Vor längerer Zeit haben wir hier mal über Analphabetismus (in Deutschland) diskutiert und auch über die Strategien, wie (meist funktionale) Analphabeten dies mit sehr viel Intelligenz und Geschick zu vertuschen verstehen. Abgesehen von diversen Ausreden (Brille vergessen, Hand verletzt) haben sie mitunter die Möglichkeit, sich beim Ausfüllen von Formularen (zuhause) helfen zu lassen. Einige Lebensläufe aus dieser Zeit sind mir auch als maschinenschriftlich bekannt.

Weiterhin wäre das in den Wachmannschaften aufgefallen. Da gab es ja Dienstpläne ,BERICHTE,usw, von der "Kolleginnen-"Seite mal ganz abgesehen.


Über diese Phase wurde nicht allzuviel gesagt.

Bereitgestellte Datensätze:
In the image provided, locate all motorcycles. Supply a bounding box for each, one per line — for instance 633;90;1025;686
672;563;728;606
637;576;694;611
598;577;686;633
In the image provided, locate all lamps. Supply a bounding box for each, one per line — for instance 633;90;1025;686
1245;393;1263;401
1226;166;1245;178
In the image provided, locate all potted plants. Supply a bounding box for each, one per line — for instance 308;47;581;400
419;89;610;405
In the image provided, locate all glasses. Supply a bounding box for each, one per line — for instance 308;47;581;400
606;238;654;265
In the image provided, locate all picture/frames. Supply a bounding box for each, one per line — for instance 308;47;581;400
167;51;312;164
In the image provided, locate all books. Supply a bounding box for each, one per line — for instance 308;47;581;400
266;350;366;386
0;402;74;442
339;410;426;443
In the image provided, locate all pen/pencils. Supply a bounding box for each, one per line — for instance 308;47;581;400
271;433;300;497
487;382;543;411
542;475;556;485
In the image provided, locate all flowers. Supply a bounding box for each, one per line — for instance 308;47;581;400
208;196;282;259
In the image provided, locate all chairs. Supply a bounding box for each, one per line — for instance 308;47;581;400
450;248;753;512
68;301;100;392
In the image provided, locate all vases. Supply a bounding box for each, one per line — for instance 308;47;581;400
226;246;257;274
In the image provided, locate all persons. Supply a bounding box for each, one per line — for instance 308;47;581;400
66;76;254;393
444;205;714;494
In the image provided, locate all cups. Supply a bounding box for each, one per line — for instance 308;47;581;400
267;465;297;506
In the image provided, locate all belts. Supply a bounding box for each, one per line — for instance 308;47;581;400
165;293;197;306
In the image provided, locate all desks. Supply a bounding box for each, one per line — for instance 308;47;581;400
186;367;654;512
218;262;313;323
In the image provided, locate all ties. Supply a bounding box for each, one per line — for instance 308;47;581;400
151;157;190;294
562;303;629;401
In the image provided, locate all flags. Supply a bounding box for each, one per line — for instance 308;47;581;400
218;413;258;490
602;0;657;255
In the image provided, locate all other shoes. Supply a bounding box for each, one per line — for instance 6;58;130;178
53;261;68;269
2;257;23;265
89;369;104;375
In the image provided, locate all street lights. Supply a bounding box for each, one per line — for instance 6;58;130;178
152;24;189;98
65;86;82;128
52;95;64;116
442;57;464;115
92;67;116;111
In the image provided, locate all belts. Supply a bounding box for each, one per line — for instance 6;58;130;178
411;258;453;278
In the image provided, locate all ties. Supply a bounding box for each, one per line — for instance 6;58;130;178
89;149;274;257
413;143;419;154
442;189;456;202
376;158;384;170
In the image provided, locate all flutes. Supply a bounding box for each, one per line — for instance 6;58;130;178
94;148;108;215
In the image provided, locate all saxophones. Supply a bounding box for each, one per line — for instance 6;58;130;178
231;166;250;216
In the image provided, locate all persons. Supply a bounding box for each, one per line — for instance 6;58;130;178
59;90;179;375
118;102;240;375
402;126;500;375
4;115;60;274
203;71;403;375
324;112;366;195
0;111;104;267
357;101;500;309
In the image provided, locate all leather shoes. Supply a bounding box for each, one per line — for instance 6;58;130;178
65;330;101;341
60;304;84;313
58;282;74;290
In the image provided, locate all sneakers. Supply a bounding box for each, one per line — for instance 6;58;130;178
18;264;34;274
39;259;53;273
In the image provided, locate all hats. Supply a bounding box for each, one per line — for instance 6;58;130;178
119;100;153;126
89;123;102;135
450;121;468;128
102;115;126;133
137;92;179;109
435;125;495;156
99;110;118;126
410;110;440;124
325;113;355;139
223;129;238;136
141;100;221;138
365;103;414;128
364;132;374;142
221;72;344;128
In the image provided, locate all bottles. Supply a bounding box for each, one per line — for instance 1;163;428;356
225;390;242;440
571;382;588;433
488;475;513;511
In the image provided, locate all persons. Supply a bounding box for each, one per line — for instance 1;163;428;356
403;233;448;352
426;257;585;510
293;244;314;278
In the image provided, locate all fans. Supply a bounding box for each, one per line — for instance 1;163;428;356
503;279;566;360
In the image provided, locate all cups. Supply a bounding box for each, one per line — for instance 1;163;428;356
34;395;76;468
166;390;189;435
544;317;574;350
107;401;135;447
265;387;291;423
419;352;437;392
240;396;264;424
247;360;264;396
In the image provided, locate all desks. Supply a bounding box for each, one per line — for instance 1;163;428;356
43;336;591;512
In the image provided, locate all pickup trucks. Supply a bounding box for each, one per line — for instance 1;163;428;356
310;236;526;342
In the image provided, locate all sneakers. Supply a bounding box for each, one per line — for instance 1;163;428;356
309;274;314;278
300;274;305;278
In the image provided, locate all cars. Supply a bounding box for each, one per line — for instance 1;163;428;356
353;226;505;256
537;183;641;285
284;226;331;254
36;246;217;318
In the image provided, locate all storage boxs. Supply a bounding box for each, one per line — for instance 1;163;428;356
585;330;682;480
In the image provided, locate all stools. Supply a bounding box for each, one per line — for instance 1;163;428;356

Schriftliche Aufgabe A: Welche Ausreden werden im Text über Analphabetismus ausdrücklich als Beispiele genannt?
Schriftliche Aufgabe B: Setzen Sie den Text über Analphabetismus im Anschluss an seinen letzten Satz fort.
Die Datensätze werden hierfür nicht benötigt.

Endergebnis A: Brille vergessen und Hand verletzt.

Endergebnis B:
Vermutlich hat sie sich auch hier irgendwie "durchgeschwindelt" und wohl auch manches dadurch, dass sie nicht lesen konnte, einfach nicht erfahren. Und Vieles lernen funktionale Analphabeten ganz einfach (nicht wirklich ganz einfach!) auswendig.

Wie die Kolleginnen darauf möglicherweise reagiert haben mögen, zeigt sich ja im Verlauf des Prozesses.

Die zweite Frage ergibt sich aus dem Prozeß-Vorgang,als sie dann beschuldigt wird,den "Bericht" abgefaßt zu haben,usw. Nun ist Jedem bekannt,der auch nur im geringsten mit Dienst-Strukturen bei Polizei,Armee ,usw.zu tun hatte,daß derjenige der den Bericht machen muß,ja fast nie der (oder die )ist, die die Befehle gibt.das machen Andere.Sonst hätte man klarstellen müßen,daß eben sie die Vorgesetzte war ( die nicht mal schreiben kann! ) Dann stimmt die Anklage natürlich. ...


Da Hannas Analphabetismus im Prozess ja nicht zur Rede kam, konnte sie bei dem Richter leicht als "Vorgesetzte" ihrer Mitangeklagten durchgehen.

P:S.Im Film arbeitet sie ja zunächst als Schaffnerin.... im allgemeinen können die lesen,wie sollen sie denn sonst Fahrkarten kontrllieren...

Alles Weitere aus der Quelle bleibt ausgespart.